A 26‐year‐old Portuguese man attended the emergency department complaining of scrotal skin bleeding. He described an episode of spontaneous bleeding while at work as a labourer, which stopped within 30 min. He could not identify a precipitating factor for the bleed. He was openly worried about the possibility of a sexually transmitted infection, but denied attendance at genitourinary medicine services for this problem. He denied any urethral discharge, dysuria or sexual dysfunction and was exclusively sexually active. He had no prior medical history and was not taking any regular medication.
On examination the man was haemodynamically stable and systemically well. There were numerous (>50) 1–2mm dark red, erythematous papules over the scrotum (fig 1A), sparing the shaft of penis, inner thigh and abdomen. A small area of encrusted blood was visible on his left hemi‐scrotum, deemed to be the bleeding site (fig 1B). There was no active bleeding. There were no intra‐scrotal swellings palpable and no evidence of varicocele or epididymal pathology. His abdomen was soft and non tender, with no masses palpable. Urinalysis detected no abnormality.
Figure 11–to 2mm dark red, erythematous papules over the scrotum (A), encrusted blood on the left hemi‐scrotum, deemed to be the bleeding site (B) Informed consent was obtained for publication of this figure.
On further questioning, the man had noticed the papular lesions many years before, but they had remained asymptomatic. He was reassured that the lesions were benign and did not represent a sexually transmitted infection, and he was discharged. Dermatology outpatient review was organised to confirm the diagnosis of angiokeratoma of the scrotum (Fordyce).

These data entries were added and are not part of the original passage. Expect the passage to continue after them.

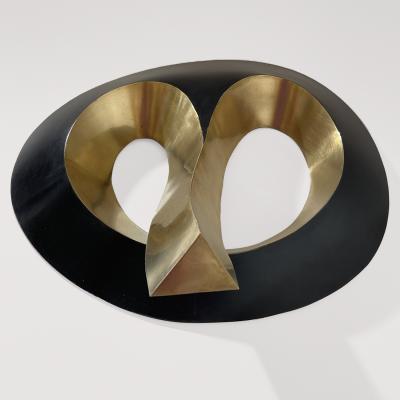 Yves PAGART EFFRAIE SCONCE Brass and zinc sheet wall lighting sculpture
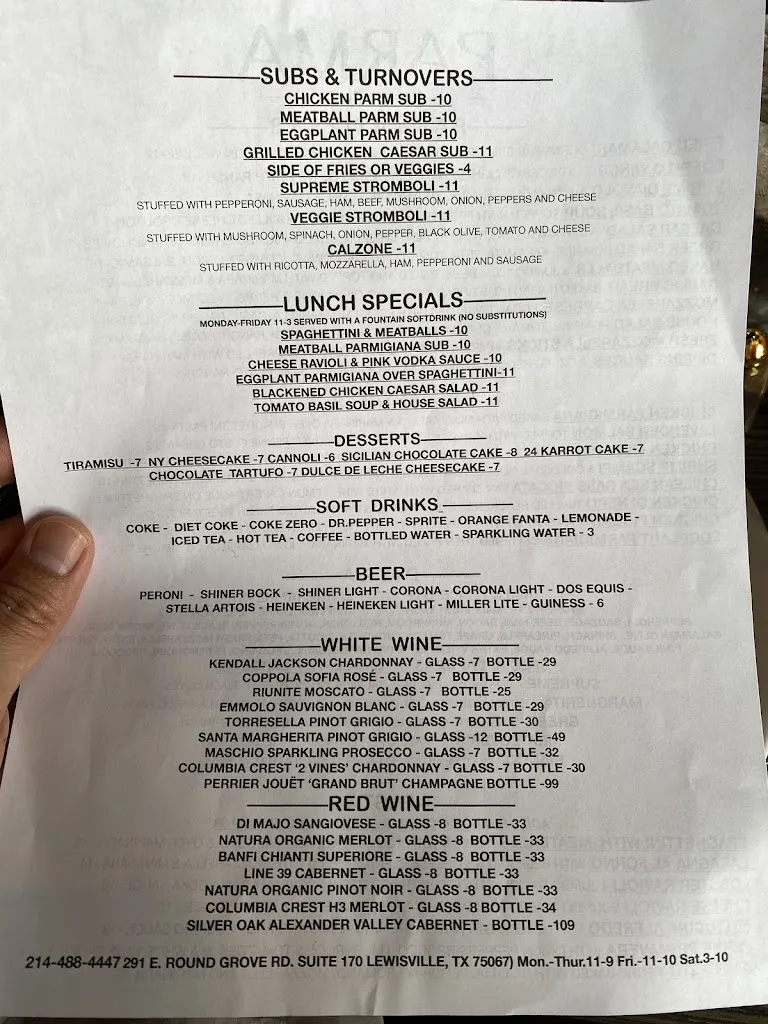 Menu_Parma Pasta Pizza_Lewisville, TX_image_old_3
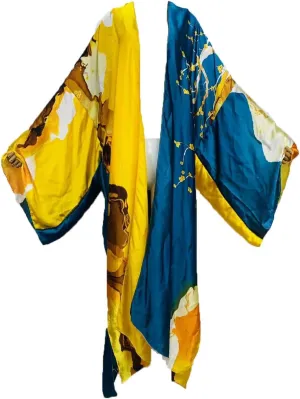 Summer Silk feeling beach cover up Women Cardigan fashion sexy Boho African Holiday party long Sleeve Robe kimono Kaftan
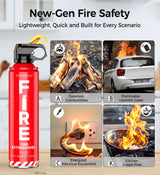 AmzBoom 2-Pack Fire Extinguisher for Home, Kitchen, Car, and Grill with Mounting Bracket– Extinguishing Spray, Compact A, B, C, K – Eco-Friendly, Prevents Reignition.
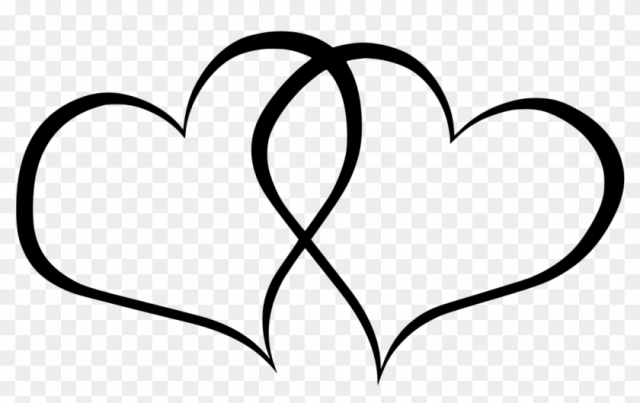 Free: Hd With Hearts In Outline Double Heart Clipart Black ...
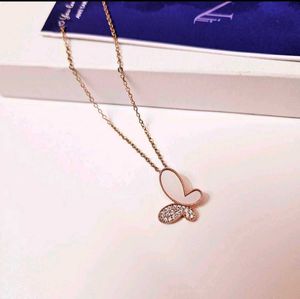 Rose gold Dainty Butterfly Pendant necklace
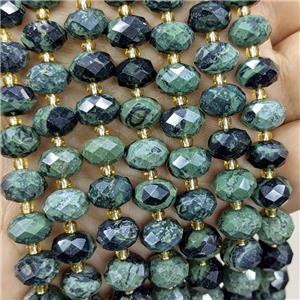 Natural Green Kambaba Jasper Beads Faceted Rondelle, approx 6-10mm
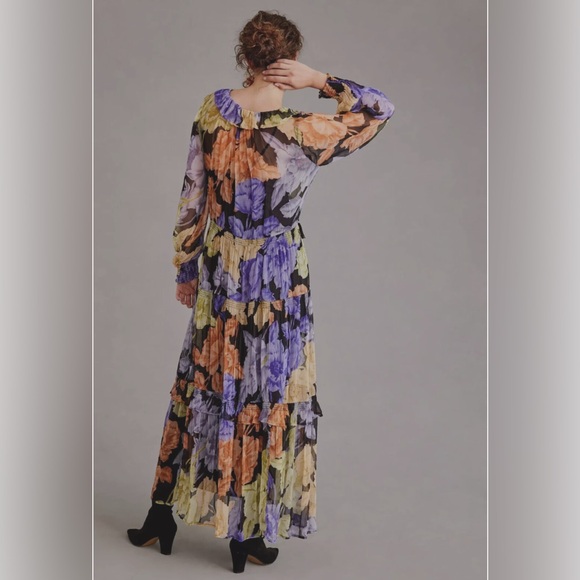 NWT Anthropologie Marais Printed Chiffon Maxi Dress size Small - Picture 3 of 11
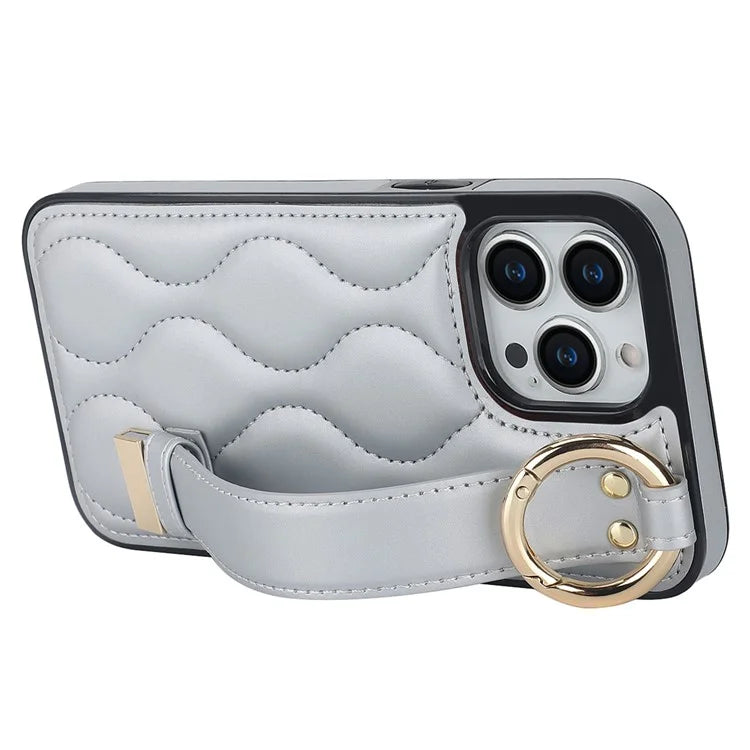 For iPhone 14 Pro PU+TPU Case Wave Pattern Shockproof Kickstand Phone Case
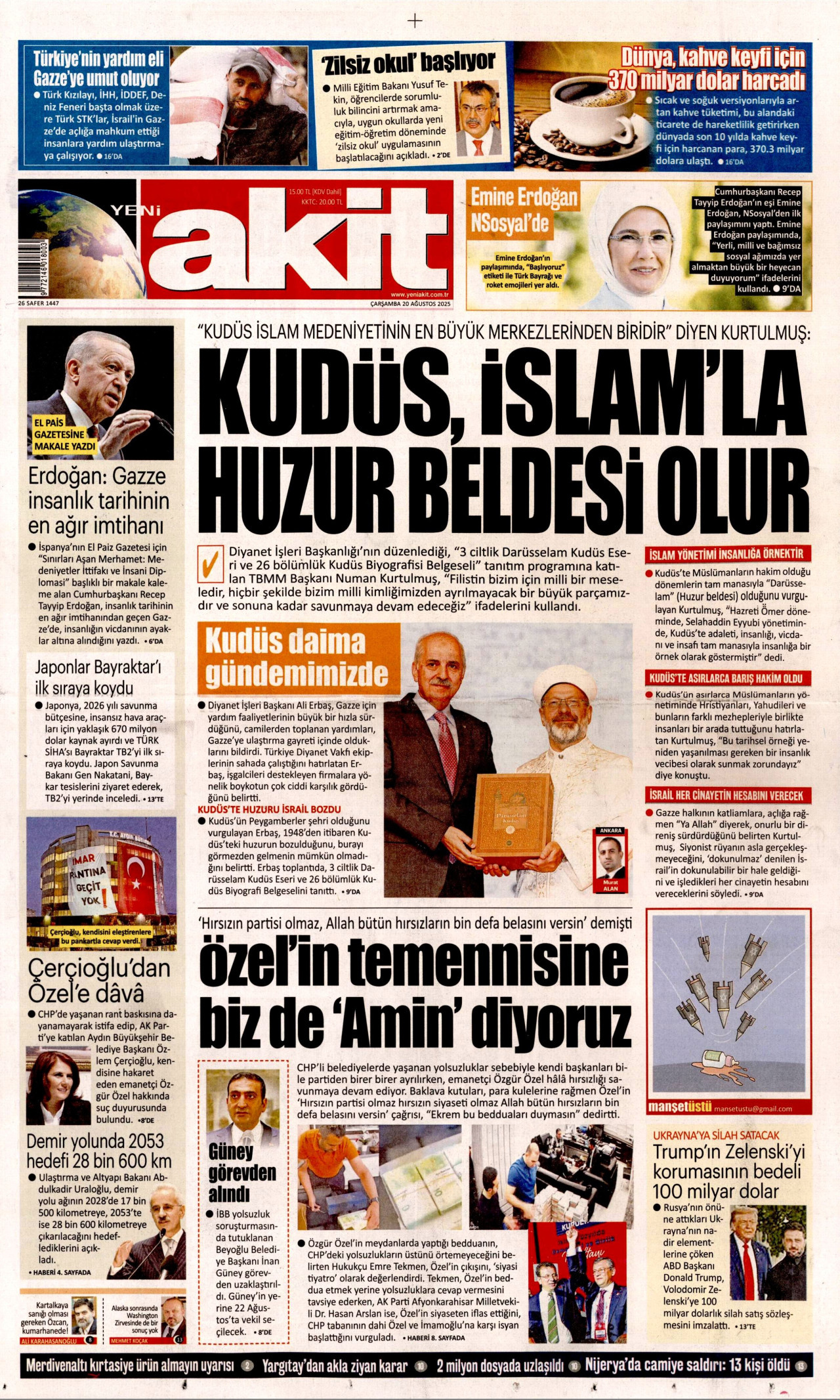 YENİ AKİT gazetesinin 20 Ağustos 2025 tarihli birinci sayfası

Angiokeratoma are a group of eight clinically distinct vascular ectasias. They usually manifest as 1–6
mm red–blue, hyperkeratotic papules, occurring in isolation or groups, on the skin of the lower limbs, abdomen, trunk, tongue, scrotum, shaft of penis or labia majora.1
Accuracy on the prevalence of angiokeratoma is poor, as the lesions often go unnoticed, remaining asymptomatic with no systemic effects. However, some propose that the prevalence increases from 0.6% between the ages of 16–20 years, to 16.6% in the >70s. The lesions are most common in males, with Caucasian and Japanese populations predominantly affected.2
Fordyce angiokeratoma were first described in 1896, and refer to lesions occurring on the scrotum, shaft of penis, labia majora, inner thigh or lower abdomen. They range in size and can be solitary or in diffusely spread groups of <100. The pathophysiology remains uncertain.1
However, numerous reports and case reviews suggest that increased venous pressure proximal to the site is responsible.1,2,3
In men, varicoceles have been implicated as a common cause, although the data are variable.1,3
In women, increased venous pressure is noted during pregnancy, and in vulval varicosity, post‐partum and post‐hysterectomy. Urinary system tumours and hernias have also been suggested as causes.2
Patients most often present complaining of bleeding from the affected site, often following excoriation of the lesions or sexual intercourse. This can be substantial and difficult to stop. Some may not be aware of the lesions.
Although angiokeratoma of the scrotum is often a benign condition, it has the potential to cause considerable worry and distress to patients. In the emergency department it has an important differential diagnosis. Angiokeratoma corporis diffusum (Fabry syndrome) is an X linked in‐born error of metabolism characterised by recurrent fevers, chronic pain, peripheral oedema and multi‐system dysfunction and ultimately failure. It usually presents in late childhood and often causes death secondary to renal failure by age 39 years. Malignant melanoma (nodular melanoma type) can have a similar appearance and distribution to angiokeratoma, appearing as dark dome shaped papules prone to spontaneous bleeding. Importantly, this sub‐type of melanoma does not exhibit the warning signs of asymmetry, irregular border, variegation in colour, large diameter and rapid change in radial growth pattern, which are usually associated with malignant melanoma. It is also important to consider melanocytic naevii and genital warts in the differential diagnosis.2,4
The initial management of suspected angiokeratoma is to control bleeding with direct pressure. Once achieved, despite the evidence remaining unclear, it is important to exclude raised intra‐abdominal pressure as a cause, especially if there are associated systemic features. A good history and clinical examination of the abdomen for intra‐abdominal masses may help to exclude urinary tract tumours and hernias. Urinalysis to exclude microscopic haematuria may also help. The scrotum should be examined for evidence of varicocele, often described as a scrotal swelling mimicking a bag of worms, most evident when the patent is stood upright. The remaining skin should also be carefully examined for other lesions that may be associated with angiokeratoma corporis diffusum, malignant melanoma and melanocytic naevii.
If the diagnosis remains in doubt then refer to a dermatology clinic for opinion and skin biopsy. In angiokeratoma of the scrotum, biopsy will show numerous dilated, thin‐walled vessels in the papillary dermis or superficial sub‐mucosa. It may also show epithelial hyperkeratosis. The lesions generally respond well to local laser treatment.